Amid the atmospheric forests of Japan’s Yamagata prefecture, Kazuaki Koseki calls upon pleasant woodland collaborators in his collection Summer season Faeries. Pulsing like tiny lightbulbs within the night time air, the artist describes himebotaru—fireflies—as “artists who paint light on the forest.”
Fireflies are a well-liked summertime phenomenon in Japan, when the bugs seem particularly within the neighborhood of waterways. Koseki, who is predicated in Yamagata, had heard of the firefly populations within the area’s forests, and he was decided to see them firsthand. He picked up an in depth map and hoped that analysis into their habitat would assist to pinpoint a possible location.

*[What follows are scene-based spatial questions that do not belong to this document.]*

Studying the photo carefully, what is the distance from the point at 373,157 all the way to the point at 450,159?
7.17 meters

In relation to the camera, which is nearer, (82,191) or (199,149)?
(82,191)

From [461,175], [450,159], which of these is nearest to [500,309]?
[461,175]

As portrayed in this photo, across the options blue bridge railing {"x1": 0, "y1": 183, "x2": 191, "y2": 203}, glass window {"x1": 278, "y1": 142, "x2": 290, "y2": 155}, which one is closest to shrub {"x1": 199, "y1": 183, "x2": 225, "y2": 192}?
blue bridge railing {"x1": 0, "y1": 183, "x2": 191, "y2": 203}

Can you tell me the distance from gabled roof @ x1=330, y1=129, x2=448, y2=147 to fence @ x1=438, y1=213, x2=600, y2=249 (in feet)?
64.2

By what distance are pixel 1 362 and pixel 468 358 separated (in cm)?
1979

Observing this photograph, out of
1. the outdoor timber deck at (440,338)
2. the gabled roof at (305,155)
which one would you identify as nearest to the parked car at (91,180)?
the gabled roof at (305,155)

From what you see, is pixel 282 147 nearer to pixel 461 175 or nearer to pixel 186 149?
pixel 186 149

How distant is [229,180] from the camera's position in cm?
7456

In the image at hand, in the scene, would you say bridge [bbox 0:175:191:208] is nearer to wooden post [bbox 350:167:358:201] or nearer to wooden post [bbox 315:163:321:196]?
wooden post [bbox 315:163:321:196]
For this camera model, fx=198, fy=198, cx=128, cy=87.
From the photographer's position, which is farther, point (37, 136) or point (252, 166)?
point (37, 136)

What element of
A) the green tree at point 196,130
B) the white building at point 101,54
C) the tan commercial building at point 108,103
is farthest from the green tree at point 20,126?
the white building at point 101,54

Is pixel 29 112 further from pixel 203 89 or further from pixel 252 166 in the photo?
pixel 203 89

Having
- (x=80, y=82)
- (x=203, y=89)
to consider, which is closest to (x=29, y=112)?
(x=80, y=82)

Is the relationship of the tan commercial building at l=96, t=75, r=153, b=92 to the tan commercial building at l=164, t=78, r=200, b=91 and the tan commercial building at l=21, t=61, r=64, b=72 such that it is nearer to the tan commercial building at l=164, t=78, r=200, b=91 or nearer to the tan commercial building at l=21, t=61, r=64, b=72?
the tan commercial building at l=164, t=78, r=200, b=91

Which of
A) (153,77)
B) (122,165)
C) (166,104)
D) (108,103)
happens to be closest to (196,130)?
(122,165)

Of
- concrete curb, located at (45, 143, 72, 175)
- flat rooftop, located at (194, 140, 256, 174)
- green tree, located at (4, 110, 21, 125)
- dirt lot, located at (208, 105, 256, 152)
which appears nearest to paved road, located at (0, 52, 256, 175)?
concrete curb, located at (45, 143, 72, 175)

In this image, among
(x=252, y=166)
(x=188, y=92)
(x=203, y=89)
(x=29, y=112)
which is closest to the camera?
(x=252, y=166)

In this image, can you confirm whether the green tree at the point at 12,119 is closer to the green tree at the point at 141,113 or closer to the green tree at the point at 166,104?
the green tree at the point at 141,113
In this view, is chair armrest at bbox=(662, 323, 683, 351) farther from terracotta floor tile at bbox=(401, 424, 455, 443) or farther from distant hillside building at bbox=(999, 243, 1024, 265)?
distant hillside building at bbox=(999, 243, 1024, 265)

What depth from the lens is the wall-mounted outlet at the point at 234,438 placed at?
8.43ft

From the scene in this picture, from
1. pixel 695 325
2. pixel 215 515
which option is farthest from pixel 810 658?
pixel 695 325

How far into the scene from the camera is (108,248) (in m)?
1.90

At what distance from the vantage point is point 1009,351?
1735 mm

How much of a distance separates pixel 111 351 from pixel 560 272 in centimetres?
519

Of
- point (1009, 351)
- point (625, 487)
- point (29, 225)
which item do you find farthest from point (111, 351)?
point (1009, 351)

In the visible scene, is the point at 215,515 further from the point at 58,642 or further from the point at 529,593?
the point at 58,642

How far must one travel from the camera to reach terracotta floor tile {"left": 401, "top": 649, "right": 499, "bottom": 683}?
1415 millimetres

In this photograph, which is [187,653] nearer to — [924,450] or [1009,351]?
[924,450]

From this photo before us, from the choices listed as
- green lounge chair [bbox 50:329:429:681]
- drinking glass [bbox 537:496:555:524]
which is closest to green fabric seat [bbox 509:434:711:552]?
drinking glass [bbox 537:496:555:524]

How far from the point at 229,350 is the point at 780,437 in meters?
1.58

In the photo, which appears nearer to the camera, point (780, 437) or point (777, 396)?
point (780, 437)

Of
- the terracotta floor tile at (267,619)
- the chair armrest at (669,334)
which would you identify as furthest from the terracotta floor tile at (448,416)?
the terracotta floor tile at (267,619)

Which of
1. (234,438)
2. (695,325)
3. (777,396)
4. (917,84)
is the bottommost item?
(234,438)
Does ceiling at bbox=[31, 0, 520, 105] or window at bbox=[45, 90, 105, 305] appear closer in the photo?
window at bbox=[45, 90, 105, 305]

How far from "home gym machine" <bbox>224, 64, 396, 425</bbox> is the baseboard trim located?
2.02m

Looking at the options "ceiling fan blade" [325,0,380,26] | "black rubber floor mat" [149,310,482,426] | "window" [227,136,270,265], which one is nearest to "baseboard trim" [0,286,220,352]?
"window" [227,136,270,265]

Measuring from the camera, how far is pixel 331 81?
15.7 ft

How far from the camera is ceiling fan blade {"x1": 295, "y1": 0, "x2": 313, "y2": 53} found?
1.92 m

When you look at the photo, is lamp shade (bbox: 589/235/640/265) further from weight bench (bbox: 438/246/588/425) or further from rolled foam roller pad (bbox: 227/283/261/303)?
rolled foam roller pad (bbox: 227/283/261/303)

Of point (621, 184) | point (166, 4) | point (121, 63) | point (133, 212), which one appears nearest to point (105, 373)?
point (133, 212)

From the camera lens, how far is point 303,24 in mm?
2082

“I drove my car deep into the forest to the end of the forest road and started walking alone deep into the forest at night, without moonlight,” Koseki tells Colossal. After mountain climbing for a couple of half hour and resisting his instinctive worry of the forest at night time, he noticed a single, yellow, winking mild.
“The silhouette of the forest became faintly visible,” the artist says, and as his eyes adjusted to the darkness, the “countless lights continued to glow. It was like a starry sky twinkling.”
Koseki snaps a number of exposures in a single body, layering the glowing spheres of sunshine and parabolic flight paths of quite a few fireflies over landscapes that includes timber, waterfalls, woodland creatures, and distant horizons.